» Written task
Rewrite every line of the records below as a numbered list, omitting blank lines and leaving the pictures out.

» Data listing
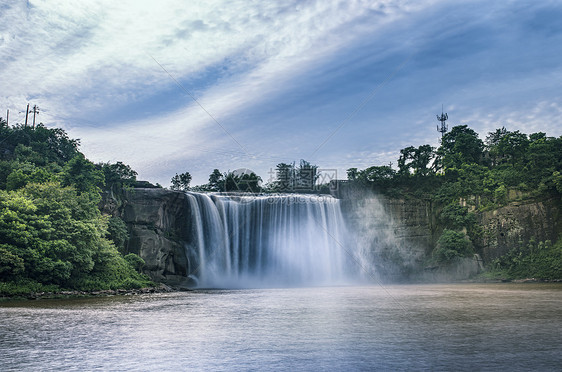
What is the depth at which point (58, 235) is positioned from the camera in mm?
24219

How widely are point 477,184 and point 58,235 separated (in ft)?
128

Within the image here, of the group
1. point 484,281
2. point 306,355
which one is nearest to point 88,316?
point 306,355

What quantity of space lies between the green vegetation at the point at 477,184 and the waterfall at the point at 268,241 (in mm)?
8381

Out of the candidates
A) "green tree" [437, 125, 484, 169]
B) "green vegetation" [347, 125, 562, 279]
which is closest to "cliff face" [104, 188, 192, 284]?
"green vegetation" [347, 125, 562, 279]

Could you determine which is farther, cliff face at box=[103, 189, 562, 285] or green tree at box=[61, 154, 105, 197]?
cliff face at box=[103, 189, 562, 285]

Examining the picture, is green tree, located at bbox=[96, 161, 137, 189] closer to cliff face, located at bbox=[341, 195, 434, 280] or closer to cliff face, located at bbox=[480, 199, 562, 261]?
cliff face, located at bbox=[341, 195, 434, 280]

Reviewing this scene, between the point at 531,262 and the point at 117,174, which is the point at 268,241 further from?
the point at 531,262

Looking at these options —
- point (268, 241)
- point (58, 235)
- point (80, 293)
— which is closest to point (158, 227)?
point (268, 241)

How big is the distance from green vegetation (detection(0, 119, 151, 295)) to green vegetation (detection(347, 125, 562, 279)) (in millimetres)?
27421

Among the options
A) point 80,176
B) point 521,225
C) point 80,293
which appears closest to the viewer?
point 80,293

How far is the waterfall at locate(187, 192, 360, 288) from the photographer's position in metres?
38.4

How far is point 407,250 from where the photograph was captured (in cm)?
4572

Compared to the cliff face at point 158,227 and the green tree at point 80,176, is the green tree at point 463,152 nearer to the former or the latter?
the cliff face at point 158,227

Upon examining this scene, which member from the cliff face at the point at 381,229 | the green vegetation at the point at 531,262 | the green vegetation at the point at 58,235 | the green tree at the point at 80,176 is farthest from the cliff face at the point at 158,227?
the green vegetation at the point at 531,262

» Reply
1. What is the depth at which point (58, 235) is positioned from the camera in mm?
2. 24219
3. How widely are point 477,184 and point 58,235 separated (in ft)?
4. 128
5. Within the image here, of the group
6. 1. point 484,281
7. 2. point 306,355
8. which one is nearest to point 88,316?
9. point 306,355
10. What quantity of space lies between the green vegetation at the point at 477,184 and the waterfall at the point at 268,241 (in mm)?
11. 8381
12. Out of the candidates
13. A) "green tree" [437, 125, 484, 169]
14. B) "green vegetation" [347, 125, 562, 279]
15. which is closest to "cliff face" [104, 188, 192, 284]?
16. "green vegetation" [347, 125, 562, 279]
17. Could you determine which is farther, cliff face at box=[103, 189, 562, 285] or green tree at box=[61, 154, 105, 197]?
18. cliff face at box=[103, 189, 562, 285]
19. Examining the picture, is green tree, located at bbox=[96, 161, 137, 189] closer to cliff face, located at bbox=[341, 195, 434, 280] or closer to cliff face, located at bbox=[480, 199, 562, 261]?
20. cliff face, located at bbox=[341, 195, 434, 280]
21. Reviewing this scene, between the point at 531,262 and the point at 117,174, which is the point at 268,241 further from?
22. the point at 531,262
23. Looking at these options —
24. - point (268, 241)
25. - point (58, 235)
26. - point (80, 293)
27. — which is closest to point (158, 227)?
28. point (268, 241)
29. How big is the distance from green vegetation (detection(0, 119, 151, 295)) to green vegetation (detection(347, 125, 562, 279)) (in millimetres)?
30. 27421
31. Among the options
32. A) point 80,176
33. B) point 521,225
34. C) point 80,293
35. which appears closest to the viewer?
36. point 80,293
37. How far is the waterfall at locate(187, 192, 360, 288) from the photographer's position in metres?
38. 38.4
39. How far is point 407,250 from where the photograph was captured (in cm)?
40. 4572
41. Compared to the cliff face at point 158,227 and the green tree at point 80,176, is the green tree at point 463,152 nearer to the former or the latter?
42. the cliff face at point 158,227
43. Upon examining this scene, which member from the cliff face at the point at 381,229 | the green vegetation at the point at 531,262 | the green vegetation at the point at 58,235 | the green tree at the point at 80,176 is farthest from the cliff face at the point at 158,227?
44. the green vegetation at the point at 531,262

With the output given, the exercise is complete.